# Lewis King's punch bait



## boxhead

I have used Lewis King's select catfish bait with a friend and was amazed how good it was and now I want to purchase some for myself. The problem is that on the internet when I search the name all I get is fishing reports. I know he is based out of Vernon,Tx. but can't seem to find any other contact info. I would greatly appreciate any help on finding a way to contact them for an order.


----------



## panamafish

are you sure it is lews king and not danny kings


----------



## tsteve

Lewis King in Vernon,Tx. makes bait also, brother of Danny. Phone number is 940-553-3298. I have never used his bait so please inform us on the results


----------



## boxhead

A very good friend of mine swares by it. He kinda supplements his income with the catfish he catches in the bayous locally.
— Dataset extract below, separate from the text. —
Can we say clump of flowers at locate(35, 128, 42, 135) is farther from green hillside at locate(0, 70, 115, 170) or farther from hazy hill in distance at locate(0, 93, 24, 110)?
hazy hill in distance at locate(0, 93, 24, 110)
My buddy most diffently states Lewis King Select cat fish bait. They sell it from pints all the way up to 5 gallon buckets full. Several times I have have gone with him and we have loaded up with 10 to 15 fish from the bank in the same spot. I am really impressed because it does not over power you with "stink".
and it produces.


----------



## vance51

Lake Amistad Guide these ppl have lewis kings catfish select and will mail you some 
i love the stuff hahahahah


----------



## kim e cooper

Yes they have 2 kinds LKS & LK cat fish bait sorry i have no idea where to get it herd alot about it.Ask theTx PaleRider.


----------